This past Sunday, the Inquirer reported that Philadelphia police search thousands of cars every year after they smell marijuana inside. The department listed more than 25,000 car stops for the smell of weed in the past five years. That’s a lot of searches.
What’s more, under the law, once the police start to search a car based on the smell of drugs, they can rummage around, open up containers, purses, a locked glove compartment, even the trunk. They can confiscate any contraband they see, drug-related or not. They don’t even need a warrant.
Because warrantless car searches can be intrusive, it’s important to allow them only where police have probable cause to believe the car contains something illegal. But medical marijuana is legal under Pennsylvania law. Here in Philadelphia, the situation is even more confusing, because the recreational use of marijuana is essentially decriminalized. In fact, many people in this city seem to think that smoking marijuana is no longer illegal. If the police won’t arrest you for it, you won’t be convicted of it, and a doctor has given you a prescription for it, why can police search your car when they smell it?
The problem is, the laws are contradictory. The use of marijuana in Philadelphia may be decriminalized, but recreational use still violates state and federal law. Federal law has no exception for medical marijuana. Philadelphia may look the other way, but police can still use the presence of marijuana as a justification to search your car. Maybe they won’t arrest you for the weed, but the search may lead to something else.
The situation is confusing and dangerous, because we are sending conflicting signals to the public, and because police can take advantage of the confusion to undertake serious, intrusive searches. The Inquirer article also reported that these marijuana car searches mostly target black drivers and minority neighborhoods. That’s why it’s especially important to make sure that these searches are based on fair ground rules that everyone understands. It shouldn’t be OK for a white kid to smoke weed in a car in Rittenhouse Square, if the same activity will get your car searched if you’re black in Logan.
I want to make clear that I’m not jumping to conclusions about police misconduct.
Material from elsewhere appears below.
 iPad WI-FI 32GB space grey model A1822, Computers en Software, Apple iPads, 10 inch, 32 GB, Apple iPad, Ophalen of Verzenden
In my decades as a Philly prosecutor, I saw up close the honorable and conscientious way that police do their work. The problem is that right now, the rules don’t make any sense, and that will result in head-scratching outcomes even with the best intentions.
Philadelphia police must develop clear guidelines that outline, exactly, when the smell of marijuana justifies the search of a car. Authorities must ensure such rules are enforced fairly. And if we are serious that marijuana will not be treated as a crime in Philadelphia, these searches should be severely curtailed. Otherwise, we’re all just guessing, and that’s the worst possible situation.
Tom Dolgenos was an assistant district attorney in Philadelphia for over 20 years. He now lectures at the University of Pennsylvania and at Delaware Law School.